Much is used with uncountable nouns, many with plural countable nouns:
I don’t have much time.
Does she have many friends?
Much and many are used mainly in interrogative and in negative forms. In affirmative sentences we use a lot (of), lots (of), loads (of), plenty (of), particularly in a colloquial style:
He has lots of friends.
There’s still plenty of time before the play starts.
Much and many are commonly found in affirmative sentences after too, so, as and very:
She spends too much money on clothes.
I’ve received so many gifts this year.
Write down as many words starting with “s” as you can.
Thank you very much.
In formal style, much and many are also used in affirmative forms:
There is much to say about this issue. Many experts argue that …
Much and many can be used without a noun if the meaning is clear:
“Was there a lot of traffic?” “No. Not much, really.”
“Have you met any interesting people at work?” “Not many.”

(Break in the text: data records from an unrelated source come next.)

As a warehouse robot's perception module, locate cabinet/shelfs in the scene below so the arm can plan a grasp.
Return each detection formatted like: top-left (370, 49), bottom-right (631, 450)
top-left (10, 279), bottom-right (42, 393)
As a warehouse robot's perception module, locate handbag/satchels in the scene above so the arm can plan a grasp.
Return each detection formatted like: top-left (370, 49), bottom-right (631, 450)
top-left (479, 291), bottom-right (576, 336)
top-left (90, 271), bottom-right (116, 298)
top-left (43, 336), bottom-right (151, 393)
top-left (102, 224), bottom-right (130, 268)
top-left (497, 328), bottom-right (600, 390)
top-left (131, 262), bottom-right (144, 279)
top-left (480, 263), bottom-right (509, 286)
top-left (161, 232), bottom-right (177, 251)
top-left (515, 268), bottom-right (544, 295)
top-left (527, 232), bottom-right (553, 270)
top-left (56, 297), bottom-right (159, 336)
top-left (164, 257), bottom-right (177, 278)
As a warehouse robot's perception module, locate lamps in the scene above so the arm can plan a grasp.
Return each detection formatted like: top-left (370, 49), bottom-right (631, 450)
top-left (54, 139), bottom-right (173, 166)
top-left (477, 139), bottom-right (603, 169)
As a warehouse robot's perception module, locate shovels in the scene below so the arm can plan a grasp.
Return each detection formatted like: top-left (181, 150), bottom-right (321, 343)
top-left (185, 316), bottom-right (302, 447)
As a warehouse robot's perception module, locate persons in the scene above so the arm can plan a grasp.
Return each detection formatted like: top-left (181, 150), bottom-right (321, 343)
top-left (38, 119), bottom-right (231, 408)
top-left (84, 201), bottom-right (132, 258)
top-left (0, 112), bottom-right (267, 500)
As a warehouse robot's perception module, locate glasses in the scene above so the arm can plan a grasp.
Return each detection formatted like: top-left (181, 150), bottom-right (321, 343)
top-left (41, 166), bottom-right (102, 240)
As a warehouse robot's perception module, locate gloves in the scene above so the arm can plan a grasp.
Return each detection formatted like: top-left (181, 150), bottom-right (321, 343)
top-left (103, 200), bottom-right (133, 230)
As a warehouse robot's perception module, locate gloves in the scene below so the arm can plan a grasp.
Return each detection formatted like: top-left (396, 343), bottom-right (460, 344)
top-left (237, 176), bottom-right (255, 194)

Much and many can be used with of + a determiner or a pronoun:
I haven’t seen much of him lately.
Many of my friends live abroad.
Decide which of the following you have or don’t have: sense of humor, money, friends, free time, future plans, ambition, patience, pair of sneakers, a suit. Write short sentences in your notebook using the words much, many and other structures from this Grammar Reference Unit, e.g. I don’t have much money but I have a lot of friends.